Coleman suffered head injuries in a fall last month and reportedly had two operations.
“We’re losing a San Diego icon,” Padres manager Bud Black said. “He’s going to be missed.”
Coleman’s streak of broadcasting games was interrupted in 1980 because he was the Padres’ manager, going 73-89.
Coleman was a Marine Corps pilot in World War II and in the Korean War. According to Padres officials, he flew 120 missions and retired at the rank of lieutenant colonel.
Coleman was an infielder for the New York Yankees from 1949 through 1957 and batted .263. He hit .275 in six World Series and helped the Yankees win four titles. In 1950, Coleman was selected to the American League All-Star team and voted World Series most valuable player.
His broadcasting honors included the Ford C. Frick Award from the Baseball Hall of Fame in 2005. “Oh, Doctor!” was among his best-known expressions during games.
Coleman also gained notoriety for on-air malaprops, such as “Rich Folkers is throwing up in the bullpen.”
• Skier Mikaela Shiffrin, 18, of Eagle-Vail, Colo., fought through soft snow, rain and deep ruts — the type of conditions she might face during the Olympics — to win a World Cup slalom event in Bormio, Italy.
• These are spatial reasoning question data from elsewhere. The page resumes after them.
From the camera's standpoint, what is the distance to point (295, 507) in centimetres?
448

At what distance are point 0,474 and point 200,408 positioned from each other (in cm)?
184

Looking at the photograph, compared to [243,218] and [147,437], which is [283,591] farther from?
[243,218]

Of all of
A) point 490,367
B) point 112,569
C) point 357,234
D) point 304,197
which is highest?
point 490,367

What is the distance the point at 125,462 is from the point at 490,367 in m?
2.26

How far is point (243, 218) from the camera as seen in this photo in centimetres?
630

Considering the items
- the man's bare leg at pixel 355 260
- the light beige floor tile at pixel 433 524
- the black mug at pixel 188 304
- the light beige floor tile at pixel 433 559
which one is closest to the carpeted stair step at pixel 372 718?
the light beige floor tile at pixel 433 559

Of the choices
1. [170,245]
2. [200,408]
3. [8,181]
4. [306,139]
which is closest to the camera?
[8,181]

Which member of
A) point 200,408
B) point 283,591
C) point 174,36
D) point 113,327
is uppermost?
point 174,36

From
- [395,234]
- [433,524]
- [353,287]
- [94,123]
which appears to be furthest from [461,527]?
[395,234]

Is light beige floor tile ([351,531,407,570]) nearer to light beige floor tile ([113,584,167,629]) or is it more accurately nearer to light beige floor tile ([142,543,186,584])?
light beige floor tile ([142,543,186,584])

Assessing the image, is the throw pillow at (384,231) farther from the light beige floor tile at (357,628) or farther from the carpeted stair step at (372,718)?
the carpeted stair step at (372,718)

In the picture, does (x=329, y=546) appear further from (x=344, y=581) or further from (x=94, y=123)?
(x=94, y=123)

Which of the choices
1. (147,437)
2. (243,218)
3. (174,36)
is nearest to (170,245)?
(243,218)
Shiffrin has six career World Cup slalom victories; the only American woman with more is the retired Tamara McKinney.
• In a matchup of tennis players who have been ranked No. 1 in the world, Lleyton Hewitt of Australia beat top-seeded Roger Federer of Switzerland 6-1, 4-6, 6-3 for the Brisbane International title in Australia.
Hewitt won his first title since 2010.
• A French state prosecutor said he wants to obtain an alleged mobile-phone video of a skiing accident that critically injured retired driver Michael Schumacher, 45, a seven-time Formula One champion.
Albertville prosecutor Patrick Quincy told The Associated Press that French investigators are taking steps to obtain a copy of a smartphone video cited in a report by German news magazine Der Spiegel.